Many Northern Victorian irrigators are seeing the benefits of on-farm water efficiency works thanks to the Farm Water Program and funding from the Victorian Coalition Government.
The program provides funding to help irrigators invest in on-farm irrigation works to achieve water savings - works that otherwise might have taken a lifetime to save for and complete.
Visiting a north Mooroopna property near Shepparton today, Water Minister Peter Walsh said around 96 on-farm projects were already completed.
“Many farmers are already reaping the rewards of the upgrades with maximised production and water savings,” Mr Walsh said.
“At least 18 gigalitres of water savings will be generated as a result of the first round of on-farm irrigation projects, with 50 per cent directed to improve the health of waterways.
“These works show how on a small scale, water could be saved for the environment through works and measures in the Murray-Darling Basin system, rather than stripping farming communities of their water and livelihood.

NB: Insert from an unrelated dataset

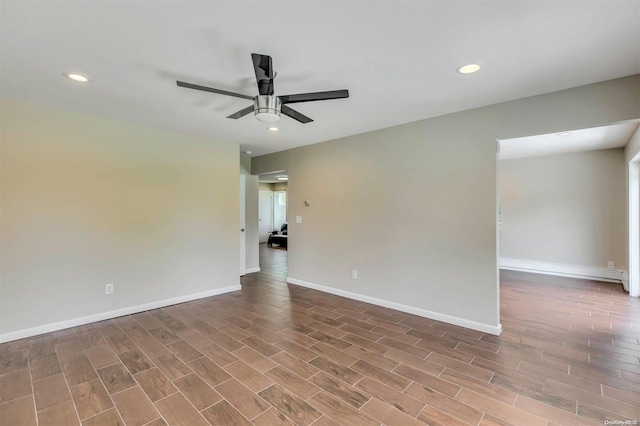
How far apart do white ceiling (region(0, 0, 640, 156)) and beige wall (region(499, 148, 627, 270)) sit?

“The Victorian Government has continually pushed the Murray-Darling Basin Authority to include Basin works and measures in its water savings calculations to achieve end-of-system flows and environmental benefits without taking water from irrigators.
“The revised Basin Plan released yesterday again failed regional communities by not taking this into account.”
Mr Walsh said the Victorian Government would continue to push the Gillard Government to provide funding for environmental works and measures, not buybacks.
A majority of the Farm Water Program works complement the ongoing Goulburn-Murray Irrigation District network modernisation, such as laser grading, fast flow irrigation, pipes and riser systems, channel upgrades, drainage reuse and irrigation scheduling.
“The water savings generated and retained by irrigators represent a reinvestment in their farm business and help to support the entire Goulburn Murray Irrigation District.
“Increased on-farm irrigation efficiency means less water getting to the watertable, reducing the likelihood of waterlogging and land salinisation,” Mr Walsh said.
Projects in the Farm Water Program are delivered through a consortium led by Goulburn Broken Catchment Management Authority. Round One attracted $21 million from the Australian Government On Farm Irrigation Efficiency Program and the Victorian Government contributed a further $16 million from the Northern Victorian Irrigation Renewal Project.